• [TASK SET]
**a.** According to the text on protein function prediction, why are fold matches between predicted structures and the PDB treated only as sources of putative general functional information? Answer in one to three sentences.
**b.** List each step that the text on protein function prediction says this study carries out.

• [SOURCE TEXT]
One paradigm for predicting the function of proteins of unknown function, the so called 'sequence-to-structure-to-structure-to-function' paradigm, is based on the assumption that three-dimensional structure patterns are conserved across a much greater evolutionary distance than recognizable primary sequence patterns [8]. This assumption has been supported by several structure-function surveys of the Protein Data Bank (PDB) which show that fold similarities in the absence of sequence similarities imply some shared function in the majority of cases [913]. One protocol for predicting protein function based on this paradigm is to predict the structure of a query sequence of interest and then use the predicted structure to search for fold or structural similarities between the predicted protein structure and experimentally determined protein structures in the PDB or a non-redundant subset of the PDB [1417]. There are, however, several problems associated with deriving functional annotation from fold similarity - fold similarities can occur through convergent evolution, and thus have no functional implications. Also, aspects of function, such as precise ligand specificity, can change throughout evolution leaving only general function intact across a given fold superfamily [1820]. Fold matches between the predicted structures and the PDB are thus treated as sources of putative general functional information and are functionally interpreted primarily in combination with other methods such as global expression analysis and the predicted protein association network. In this study we use Rosetta to generate a confidence ranked list of possible structures for proteins and protein domains of unknown function, search each of the ranked structure predictions against the PDB, and then calculate confidences for the fold predictions and evaluate possible functional roles in the context of the Halobacterium association network.

• [EXTRACTED DATA]

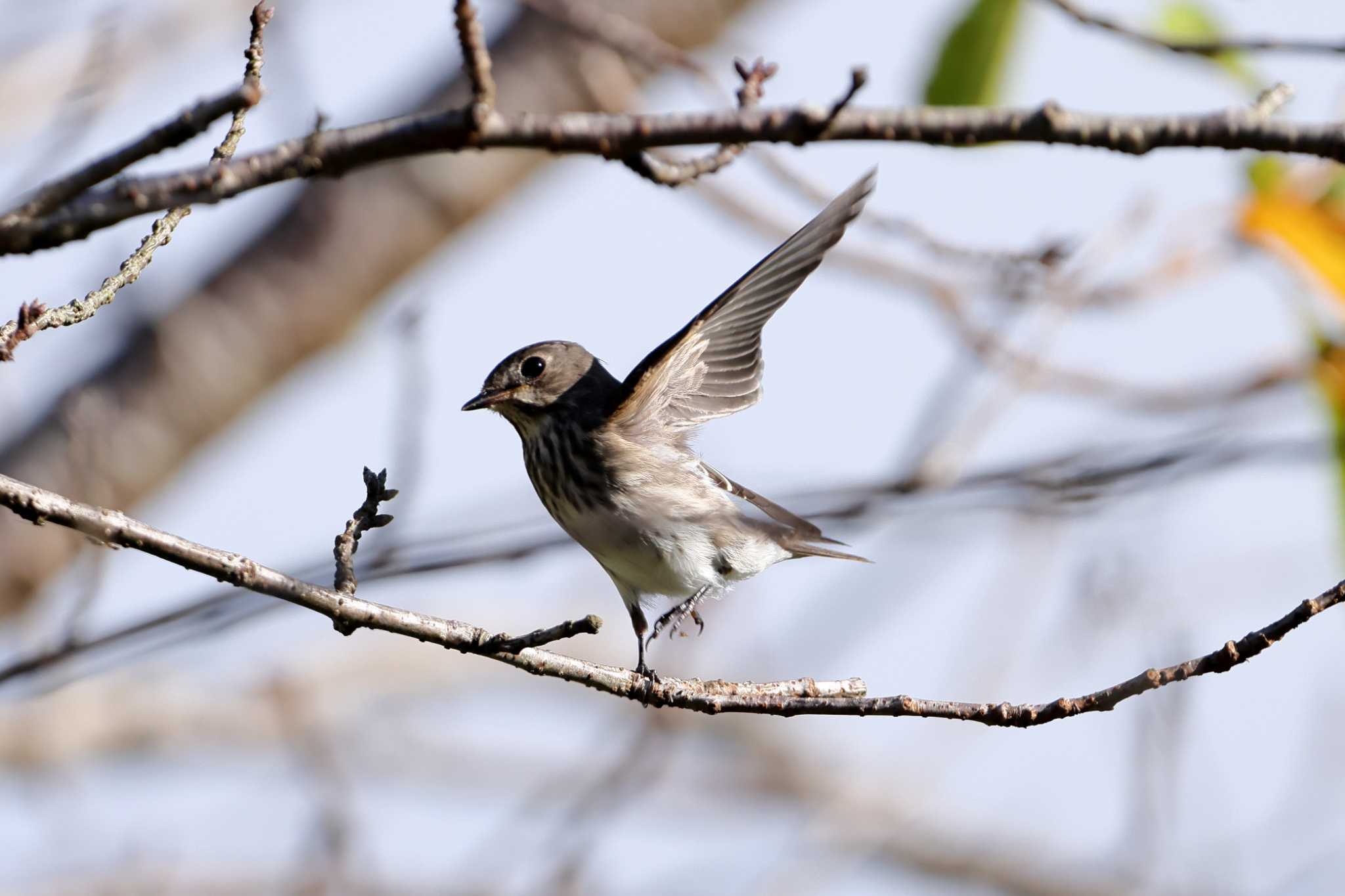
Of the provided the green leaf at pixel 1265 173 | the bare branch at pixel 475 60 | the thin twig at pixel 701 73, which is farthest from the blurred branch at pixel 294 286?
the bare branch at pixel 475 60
---
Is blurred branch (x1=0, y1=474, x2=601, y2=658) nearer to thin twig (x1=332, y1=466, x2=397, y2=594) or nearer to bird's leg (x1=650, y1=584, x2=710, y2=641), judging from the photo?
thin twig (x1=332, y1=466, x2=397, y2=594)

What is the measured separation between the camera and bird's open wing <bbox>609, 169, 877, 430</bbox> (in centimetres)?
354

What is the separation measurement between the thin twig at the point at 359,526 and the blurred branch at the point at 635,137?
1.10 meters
---
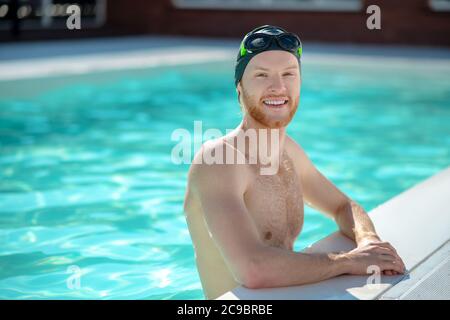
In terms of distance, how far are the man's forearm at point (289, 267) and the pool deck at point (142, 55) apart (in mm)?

• [OUTPUTS BY TASK]
**a.** Fold similarities can arise through convergent evolution and then have no functional implications. Aspects of function such as precise ligand specificity can also change over evolution, leaving only general function intact across a fold superfamily.

**b.**
1. Use Rosetta to generate a confidence ranked list of possible structures for proteins and protein domains of unknown function.
2. Search each of the ranked structure predictions against the PDB.
3. Calculate confidences for the fold predictions.
4. Evaluate possible functional roles in the context of the Halobacterium association network.